In the 1960s, using the Bulk Shielding Reactor, John Cleland and other ORNL scientists devised a neutron transmutation doping (NTD) method for uniformly distributing phosphorus ions in silicon. More than 100 tons of NTD silicon are produced worldwide each year for use in electronic components.

By combining accelerator-based ion- implantation doping and laser annealing, Rosa Young, C.W. White, and Greg Clarke introduced boron ions into the near surface of a silicon crystal and incorporated them into electrically active sites, while removing all displacement damage in the silicon lattice. This work provided the foundation for the development of rapid thermal annealing, a process widely used in the semiconductor industry.

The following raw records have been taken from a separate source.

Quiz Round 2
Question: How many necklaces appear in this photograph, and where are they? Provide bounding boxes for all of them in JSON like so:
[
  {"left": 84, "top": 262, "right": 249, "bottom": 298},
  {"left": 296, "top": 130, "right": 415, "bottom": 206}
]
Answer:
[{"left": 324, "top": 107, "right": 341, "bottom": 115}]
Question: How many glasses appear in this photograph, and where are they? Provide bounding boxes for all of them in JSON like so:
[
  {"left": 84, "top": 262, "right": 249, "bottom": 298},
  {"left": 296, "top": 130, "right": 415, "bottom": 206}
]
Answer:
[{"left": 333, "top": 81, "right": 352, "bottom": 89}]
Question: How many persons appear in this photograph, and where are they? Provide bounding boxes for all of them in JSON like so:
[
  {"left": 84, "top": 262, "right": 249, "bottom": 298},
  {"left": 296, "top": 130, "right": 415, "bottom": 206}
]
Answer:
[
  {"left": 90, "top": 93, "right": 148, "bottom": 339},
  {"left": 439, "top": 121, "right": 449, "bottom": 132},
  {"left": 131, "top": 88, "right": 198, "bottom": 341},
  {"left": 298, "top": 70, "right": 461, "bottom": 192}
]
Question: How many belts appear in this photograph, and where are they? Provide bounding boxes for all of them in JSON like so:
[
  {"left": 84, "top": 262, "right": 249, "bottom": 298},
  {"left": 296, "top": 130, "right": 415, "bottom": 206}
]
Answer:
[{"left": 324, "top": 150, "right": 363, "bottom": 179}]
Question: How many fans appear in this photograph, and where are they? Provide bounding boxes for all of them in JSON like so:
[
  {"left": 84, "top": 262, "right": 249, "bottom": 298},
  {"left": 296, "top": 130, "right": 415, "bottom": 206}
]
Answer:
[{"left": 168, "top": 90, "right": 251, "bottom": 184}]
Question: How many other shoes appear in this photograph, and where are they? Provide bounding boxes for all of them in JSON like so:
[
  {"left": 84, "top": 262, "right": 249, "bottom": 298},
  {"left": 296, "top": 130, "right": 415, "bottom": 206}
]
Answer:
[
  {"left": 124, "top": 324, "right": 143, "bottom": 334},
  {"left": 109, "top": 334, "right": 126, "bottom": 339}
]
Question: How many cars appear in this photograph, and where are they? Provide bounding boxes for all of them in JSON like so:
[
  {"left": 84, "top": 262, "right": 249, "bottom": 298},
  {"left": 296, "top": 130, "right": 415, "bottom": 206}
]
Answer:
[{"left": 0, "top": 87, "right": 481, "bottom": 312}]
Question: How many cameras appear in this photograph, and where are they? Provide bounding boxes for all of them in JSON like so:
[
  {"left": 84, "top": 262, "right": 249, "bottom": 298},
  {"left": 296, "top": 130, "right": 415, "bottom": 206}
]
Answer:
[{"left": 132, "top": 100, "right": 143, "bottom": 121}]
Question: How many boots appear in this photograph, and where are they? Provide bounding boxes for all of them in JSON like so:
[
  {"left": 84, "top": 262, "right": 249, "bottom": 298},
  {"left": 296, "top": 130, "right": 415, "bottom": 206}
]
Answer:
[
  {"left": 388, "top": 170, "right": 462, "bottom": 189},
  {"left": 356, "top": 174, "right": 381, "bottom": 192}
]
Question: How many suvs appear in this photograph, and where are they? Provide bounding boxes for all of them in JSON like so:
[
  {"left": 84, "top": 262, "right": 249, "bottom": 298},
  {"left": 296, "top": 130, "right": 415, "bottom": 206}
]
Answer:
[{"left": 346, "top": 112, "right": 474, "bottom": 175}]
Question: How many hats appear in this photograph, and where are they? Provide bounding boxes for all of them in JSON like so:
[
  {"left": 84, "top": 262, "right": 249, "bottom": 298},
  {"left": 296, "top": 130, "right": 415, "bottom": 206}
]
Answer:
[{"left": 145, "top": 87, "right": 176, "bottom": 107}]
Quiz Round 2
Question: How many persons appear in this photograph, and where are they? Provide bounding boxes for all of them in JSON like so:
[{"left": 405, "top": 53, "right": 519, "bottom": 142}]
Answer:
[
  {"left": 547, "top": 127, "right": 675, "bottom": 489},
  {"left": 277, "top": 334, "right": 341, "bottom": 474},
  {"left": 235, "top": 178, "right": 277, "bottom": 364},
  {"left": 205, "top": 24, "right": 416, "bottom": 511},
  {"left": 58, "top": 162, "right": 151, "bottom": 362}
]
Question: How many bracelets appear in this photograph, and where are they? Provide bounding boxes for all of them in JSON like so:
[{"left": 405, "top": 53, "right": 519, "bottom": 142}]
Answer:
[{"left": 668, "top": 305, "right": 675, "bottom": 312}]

In 1998 Ken Tobin and associates built two award-winning software tools that help companies rapidly identify manufacturing problems that cause semiconductor wafer defects, thus reducing defect generation, increasing product yield, and cutting costs. These tools have been licensed to Applied Materials, IBM, Motorola, Texas Instruments, and 20 other companies.

ORNL's award-winning direct-to-digital holography process transferred to nLine rapidly finds small defects in deep-lying contacts and trenches in wafers. Tony Moore and associates invented a sensor-based system to control radiofrequency power that produces plasmas for etching wafer circuit patterns. Use of ORNL's system has saved the industry millions of dollars.